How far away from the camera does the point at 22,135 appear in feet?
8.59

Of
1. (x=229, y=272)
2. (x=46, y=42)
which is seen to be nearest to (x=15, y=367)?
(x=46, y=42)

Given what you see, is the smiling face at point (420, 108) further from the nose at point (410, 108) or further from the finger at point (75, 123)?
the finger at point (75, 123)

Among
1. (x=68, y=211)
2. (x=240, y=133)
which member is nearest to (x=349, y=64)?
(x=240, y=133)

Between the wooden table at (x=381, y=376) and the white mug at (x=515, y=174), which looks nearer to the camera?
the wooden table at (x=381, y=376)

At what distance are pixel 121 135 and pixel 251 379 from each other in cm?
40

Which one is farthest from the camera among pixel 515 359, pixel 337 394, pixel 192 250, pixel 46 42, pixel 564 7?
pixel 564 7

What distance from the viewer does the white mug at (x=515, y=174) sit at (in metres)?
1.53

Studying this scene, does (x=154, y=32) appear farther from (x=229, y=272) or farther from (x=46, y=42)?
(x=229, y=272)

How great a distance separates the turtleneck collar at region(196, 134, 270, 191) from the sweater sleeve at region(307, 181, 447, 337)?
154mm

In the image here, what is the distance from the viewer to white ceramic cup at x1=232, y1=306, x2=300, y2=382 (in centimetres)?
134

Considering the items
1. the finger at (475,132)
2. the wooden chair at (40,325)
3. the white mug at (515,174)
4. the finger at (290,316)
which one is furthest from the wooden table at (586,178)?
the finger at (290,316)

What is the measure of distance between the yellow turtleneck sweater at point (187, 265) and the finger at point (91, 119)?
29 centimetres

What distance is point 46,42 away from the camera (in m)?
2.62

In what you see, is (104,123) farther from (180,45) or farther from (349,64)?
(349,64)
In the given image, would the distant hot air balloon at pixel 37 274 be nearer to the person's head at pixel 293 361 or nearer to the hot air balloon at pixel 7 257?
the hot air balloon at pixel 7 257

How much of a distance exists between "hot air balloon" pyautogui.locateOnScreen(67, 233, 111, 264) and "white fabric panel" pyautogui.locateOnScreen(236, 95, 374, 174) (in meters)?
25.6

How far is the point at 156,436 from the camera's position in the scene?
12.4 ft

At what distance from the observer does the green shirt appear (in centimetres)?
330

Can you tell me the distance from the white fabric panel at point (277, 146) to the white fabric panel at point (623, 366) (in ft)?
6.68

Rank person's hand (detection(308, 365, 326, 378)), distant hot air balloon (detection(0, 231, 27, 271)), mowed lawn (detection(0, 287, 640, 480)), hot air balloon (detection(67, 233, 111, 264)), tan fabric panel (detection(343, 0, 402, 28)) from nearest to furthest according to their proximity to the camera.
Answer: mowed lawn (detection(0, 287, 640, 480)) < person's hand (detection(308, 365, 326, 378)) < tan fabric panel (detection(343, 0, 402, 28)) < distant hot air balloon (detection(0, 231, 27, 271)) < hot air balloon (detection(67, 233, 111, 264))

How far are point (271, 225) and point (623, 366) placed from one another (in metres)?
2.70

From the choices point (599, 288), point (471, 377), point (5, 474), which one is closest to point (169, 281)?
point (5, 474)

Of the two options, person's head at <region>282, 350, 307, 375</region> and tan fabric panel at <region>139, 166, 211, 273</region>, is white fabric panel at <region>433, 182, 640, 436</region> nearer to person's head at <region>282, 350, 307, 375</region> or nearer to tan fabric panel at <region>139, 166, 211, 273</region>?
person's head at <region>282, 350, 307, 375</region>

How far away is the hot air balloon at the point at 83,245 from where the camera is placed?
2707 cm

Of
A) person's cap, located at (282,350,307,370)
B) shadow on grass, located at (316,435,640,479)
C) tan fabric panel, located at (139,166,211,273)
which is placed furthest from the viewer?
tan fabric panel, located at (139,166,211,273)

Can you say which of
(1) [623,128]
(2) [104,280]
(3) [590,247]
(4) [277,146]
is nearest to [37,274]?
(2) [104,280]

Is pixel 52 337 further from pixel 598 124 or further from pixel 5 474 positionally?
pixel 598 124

YOUR GOAL |
Extract from the listing above every line that contains the string "placed".

FINAL ANSWER |
How far are point (271, 225) and point (623, 366) placed from one another (in metres)?
How far away is the hot air balloon at the point at 83,245 from where the camera is placed?
which is placed furthest from the viewer?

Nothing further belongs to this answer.